— Start of Supplied material —

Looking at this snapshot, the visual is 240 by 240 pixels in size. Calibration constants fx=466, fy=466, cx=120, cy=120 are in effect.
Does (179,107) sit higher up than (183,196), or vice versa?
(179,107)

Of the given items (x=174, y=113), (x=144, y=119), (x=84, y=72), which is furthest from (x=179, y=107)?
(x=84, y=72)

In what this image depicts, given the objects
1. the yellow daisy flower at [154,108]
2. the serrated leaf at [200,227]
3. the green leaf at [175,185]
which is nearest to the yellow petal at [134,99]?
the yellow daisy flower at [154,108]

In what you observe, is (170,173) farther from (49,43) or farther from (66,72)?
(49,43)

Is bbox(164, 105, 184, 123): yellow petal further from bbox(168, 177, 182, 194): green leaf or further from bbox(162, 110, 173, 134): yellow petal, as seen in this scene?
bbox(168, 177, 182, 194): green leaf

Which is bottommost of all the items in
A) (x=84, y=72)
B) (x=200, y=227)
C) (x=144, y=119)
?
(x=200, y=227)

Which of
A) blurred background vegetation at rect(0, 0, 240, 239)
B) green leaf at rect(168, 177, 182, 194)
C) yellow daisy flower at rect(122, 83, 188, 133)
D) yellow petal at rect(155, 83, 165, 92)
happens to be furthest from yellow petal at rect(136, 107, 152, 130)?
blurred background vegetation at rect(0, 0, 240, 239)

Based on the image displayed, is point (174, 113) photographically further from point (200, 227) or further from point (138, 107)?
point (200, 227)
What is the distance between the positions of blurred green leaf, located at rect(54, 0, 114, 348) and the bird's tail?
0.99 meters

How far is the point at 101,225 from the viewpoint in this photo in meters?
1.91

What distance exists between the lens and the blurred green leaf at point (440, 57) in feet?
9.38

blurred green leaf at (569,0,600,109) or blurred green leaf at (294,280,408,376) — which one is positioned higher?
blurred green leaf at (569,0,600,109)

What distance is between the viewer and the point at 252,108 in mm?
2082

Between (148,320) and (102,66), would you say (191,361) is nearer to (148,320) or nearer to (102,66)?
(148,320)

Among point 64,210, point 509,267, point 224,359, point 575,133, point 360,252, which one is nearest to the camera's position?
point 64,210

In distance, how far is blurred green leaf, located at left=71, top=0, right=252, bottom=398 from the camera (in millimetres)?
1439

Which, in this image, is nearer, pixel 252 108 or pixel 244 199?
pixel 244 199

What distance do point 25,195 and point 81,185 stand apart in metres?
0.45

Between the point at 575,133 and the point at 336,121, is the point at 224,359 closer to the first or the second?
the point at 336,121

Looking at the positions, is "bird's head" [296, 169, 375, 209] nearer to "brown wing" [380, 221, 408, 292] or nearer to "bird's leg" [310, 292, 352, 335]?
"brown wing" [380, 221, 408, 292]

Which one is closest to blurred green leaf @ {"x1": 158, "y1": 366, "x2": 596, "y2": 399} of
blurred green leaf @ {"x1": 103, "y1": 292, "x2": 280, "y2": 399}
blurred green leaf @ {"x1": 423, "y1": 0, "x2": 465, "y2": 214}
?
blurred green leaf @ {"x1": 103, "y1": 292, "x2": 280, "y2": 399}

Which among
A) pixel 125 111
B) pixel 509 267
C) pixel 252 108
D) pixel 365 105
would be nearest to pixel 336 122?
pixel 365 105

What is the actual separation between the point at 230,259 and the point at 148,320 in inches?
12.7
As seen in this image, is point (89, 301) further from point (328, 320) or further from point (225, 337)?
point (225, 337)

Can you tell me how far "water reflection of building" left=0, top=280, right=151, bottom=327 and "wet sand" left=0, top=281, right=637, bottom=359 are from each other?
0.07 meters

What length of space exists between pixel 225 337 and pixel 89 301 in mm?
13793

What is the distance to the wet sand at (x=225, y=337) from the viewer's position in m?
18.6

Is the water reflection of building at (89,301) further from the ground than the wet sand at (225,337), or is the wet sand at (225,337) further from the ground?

— End of Supplied material —

## Requirement
Reproduce the entire listing above word for word, keeping every line in its original order.

## Result of the task
Looking at this snapshot, the visual is 240 by 240 pixels in size. Calibration constants fx=466, fy=466, cx=120, cy=120 are in effect.
Does (179,107) sit higher up than (183,196), or vice versa?
(179,107)

Of the given items (x=174, y=113), (x=144, y=119), (x=84, y=72), which is furthest from (x=179, y=107)?
(x=84, y=72)

In what this image depicts, given the objects
1. the yellow daisy flower at [154,108]
2. the serrated leaf at [200,227]
3. the green leaf at [175,185]
which is nearest to the yellow petal at [134,99]?
the yellow daisy flower at [154,108]

In what you observe, is (170,173) farther from (49,43) or farther from (66,72)?
(49,43)

Is bbox(164, 105, 184, 123): yellow petal further from bbox(168, 177, 182, 194): green leaf or further from bbox(162, 110, 173, 134): yellow petal, as seen in this scene?
bbox(168, 177, 182, 194): green leaf

Which is bottommost of all the items in
A) (x=84, y=72)
B) (x=200, y=227)
C) (x=144, y=119)
?
(x=200, y=227)

Which of
A) blurred background vegetation at rect(0, 0, 240, 239)
B) green leaf at rect(168, 177, 182, 194)
C) yellow daisy flower at rect(122, 83, 188, 133)
D) yellow petal at rect(155, 83, 165, 92)
happens to be furthest from yellow petal at rect(136, 107, 152, 130)?
blurred background vegetation at rect(0, 0, 240, 239)

Based on the image displayed, is point (174, 113) photographically further from point (200, 227) or further from point (138, 107)?
point (200, 227)
What is the distance between the positions of blurred green leaf, located at rect(54, 0, 114, 348) and the bird's tail?
0.99 meters

How far is the point at 101,225 from the viewpoint in this photo in meters?
1.91

What distance exists between the lens and the blurred green leaf at point (440, 57) in feet?
9.38

blurred green leaf at (569,0,600,109) or blurred green leaf at (294,280,408,376) — which one is positioned higher?
blurred green leaf at (569,0,600,109)

What distance is between the viewer and the point at 252,108 in mm?
2082

Between (148,320) and (102,66), would you say (191,361) is nearer to (148,320) or nearer to (102,66)?
(148,320)

Among point 64,210, point 509,267, point 224,359, point 575,133, point 360,252, which one is nearest to the camera's position?
point 64,210

In distance, how far is blurred green leaf, located at left=71, top=0, right=252, bottom=398 from the camera (in millimetres)?
1439

Which, in this image, is nearer, pixel 252 108 or pixel 244 199?
pixel 244 199

What distance do point 25,195 and point 81,185 stand apart in metres?
0.45

Between the point at 575,133 and the point at 336,121, is the point at 224,359 closer to the first or the second?
the point at 336,121

Looking at the positions, is "bird's head" [296, 169, 375, 209] nearer to "brown wing" [380, 221, 408, 292] or nearer to "bird's leg" [310, 292, 352, 335]?
"brown wing" [380, 221, 408, 292]

Which one is closest to blurred green leaf @ {"x1": 158, "y1": 366, "x2": 596, "y2": 399} of
blurred green leaf @ {"x1": 103, "y1": 292, "x2": 280, "y2": 399}
blurred green leaf @ {"x1": 423, "y1": 0, "x2": 465, "y2": 214}
?
blurred green leaf @ {"x1": 103, "y1": 292, "x2": 280, "y2": 399}

Which among
A) pixel 125 111
B) pixel 509 267
C) pixel 252 108
D) pixel 365 105
would be nearest to pixel 336 122?
pixel 365 105

What is the actual separation between the point at 230,259 and the point at 148,320 in inches?
12.7
As seen in this image, is point (89, 301) further from point (328, 320) or further from point (225, 337)?
point (225, 337)

Can you tell me how far "water reflection of building" left=0, top=280, right=151, bottom=327 and "wet sand" left=0, top=281, right=637, bottom=359 are from each other?
0.07 meters

What length of space exists between pixel 225 337 and pixel 89 301 in mm?
13793

What is the distance to the wet sand at (x=225, y=337) from the viewer's position in m?
18.6

Is the water reflection of building at (89,301) further from the ground than the wet sand at (225,337), or is the wet sand at (225,337) further from the ground?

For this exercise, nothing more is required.